### WHAT YOU NEED TO DO
Reproduce all of the material below word for word, keeping every line as it stands.

(Items stored from a collection)
* START *
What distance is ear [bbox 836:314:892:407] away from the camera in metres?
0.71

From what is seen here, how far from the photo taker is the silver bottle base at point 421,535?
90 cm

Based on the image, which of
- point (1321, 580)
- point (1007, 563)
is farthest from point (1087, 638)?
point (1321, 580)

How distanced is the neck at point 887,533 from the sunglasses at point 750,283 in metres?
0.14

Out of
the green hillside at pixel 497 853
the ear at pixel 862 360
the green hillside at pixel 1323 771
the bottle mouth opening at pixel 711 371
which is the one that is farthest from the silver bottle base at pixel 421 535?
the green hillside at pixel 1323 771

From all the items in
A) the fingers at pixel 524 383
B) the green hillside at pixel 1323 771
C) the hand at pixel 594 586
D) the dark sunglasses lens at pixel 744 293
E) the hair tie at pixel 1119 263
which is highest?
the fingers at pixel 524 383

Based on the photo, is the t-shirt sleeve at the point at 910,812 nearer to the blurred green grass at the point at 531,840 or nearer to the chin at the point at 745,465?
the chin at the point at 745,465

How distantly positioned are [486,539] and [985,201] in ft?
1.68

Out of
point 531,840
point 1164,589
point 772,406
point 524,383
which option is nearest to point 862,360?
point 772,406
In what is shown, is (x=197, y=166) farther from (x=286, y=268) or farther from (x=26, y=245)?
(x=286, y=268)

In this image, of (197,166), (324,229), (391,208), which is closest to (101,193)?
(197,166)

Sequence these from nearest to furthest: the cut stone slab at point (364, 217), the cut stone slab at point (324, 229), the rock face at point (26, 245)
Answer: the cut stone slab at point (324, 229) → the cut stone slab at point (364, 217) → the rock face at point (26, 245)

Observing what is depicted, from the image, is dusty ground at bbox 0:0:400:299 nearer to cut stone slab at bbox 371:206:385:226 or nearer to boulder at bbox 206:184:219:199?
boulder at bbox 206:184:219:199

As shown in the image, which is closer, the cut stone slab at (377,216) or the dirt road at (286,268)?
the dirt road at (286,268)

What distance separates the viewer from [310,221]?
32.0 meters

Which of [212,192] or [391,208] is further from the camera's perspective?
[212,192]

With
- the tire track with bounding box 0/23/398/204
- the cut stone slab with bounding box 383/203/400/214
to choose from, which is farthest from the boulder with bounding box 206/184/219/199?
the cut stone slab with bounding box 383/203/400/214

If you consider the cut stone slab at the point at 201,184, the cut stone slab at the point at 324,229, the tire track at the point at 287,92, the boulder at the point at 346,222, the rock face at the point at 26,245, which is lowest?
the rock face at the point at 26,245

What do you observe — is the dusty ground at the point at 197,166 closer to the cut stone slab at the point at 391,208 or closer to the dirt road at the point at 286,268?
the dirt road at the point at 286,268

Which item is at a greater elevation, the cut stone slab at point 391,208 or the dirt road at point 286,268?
* END *
### SOLUTION TO THIS PROBLEM
What distance is ear [bbox 836:314:892:407] away from the camera in metres?
0.71

From what is seen here, how far from the photo taker is the silver bottle base at point 421,535?
90 cm

Based on the image, which of
- point (1321, 580)
- point (1007, 563)
is farthest from point (1087, 638)?
point (1321, 580)

How distanced is the neck at point 887,533 from the sunglasses at point 750,283 in metres?
0.14

Out of
the green hillside at pixel 497 853
the ear at pixel 862 360
the green hillside at pixel 1323 771
the bottle mouth opening at pixel 711 371
which is the one that is farthest from the silver bottle base at pixel 421 535?
the green hillside at pixel 1323 771

From all the items in
A) the fingers at pixel 524 383
B) the green hillside at pixel 1323 771
C) the hand at pixel 594 586
D) the dark sunglasses lens at pixel 744 293
E) the hair tie at pixel 1119 263
which is highest?
the fingers at pixel 524 383

Based on the photo, is the t-shirt sleeve at the point at 910,812 nearer to the blurred green grass at the point at 531,840 or nearer to the chin at the point at 745,465?
the chin at the point at 745,465

How distantly positioned are [486,539] and [985,201] in ft?
1.68

Out of
point 531,840
point 1164,589
point 772,406
point 524,383
which option is nearest to point 862,360?
point 772,406
In what is shown, is (x=197, y=166) farther from (x=286, y=268) or farther from (x=26, y=245)?
(x=286, y=268)

In this image, of (197,166), (324,229), (391,208), which is closest to (101,193)?
(197,166)

Sequence these from nearest to furthest: the cut stone slab at point (364, 217), the cut stone slab at point (324, 229), the rock face at point (26, 245)
Answer: the cut stone slab at point (324, 229) → the cut stone slab at point (364, 217) → the rock face at point (26, 245)

Observing what is depicted, from the image, is dusty ground at bbox 0:0:400:299 nearer to cut stone slab at bbox 371:206:385:226 or nearer to boulder at bbox 206:184:219:199?
boulder at bbox 206:184:219:199

As shown in the image, which is closer, the cut stone slab at (377,216) or the dirt road at (286,268)?
the dirt road at (286,268)

What distance separates the viewer from [310,221]?
32.0 meters

Which of [212,192] or [391,208] is further from the camera's perspective?
[212,192]

With
- the tire track with bounding box 0/23/398/204
- the cut stone slab with bounding box 383/203/400/214
to choose from, which is farthest from the boulder with bounding box 206/184/219/199?
the cut stone slab with bounding box 383/203/400/214

If you consider the cut stone slab at the point at 201,184, the cut stone slab at the point at 324,229, the tire track at the point at 287,92, the boulder at the point at 346,222, the rock face at the point at 26,245, which is lowest?
the rock face at the point at 26,245

What do you observe — is the dusty ground at the point at 197,166 closer to the cut stone slab at the point at 391,208 or closer to the dirt road at the point at 286,268?
the dirt road at the point at 286,268

Which item is at a greater elevation, the cut stone slab at point 391,208 or the dirt road at point 286,268?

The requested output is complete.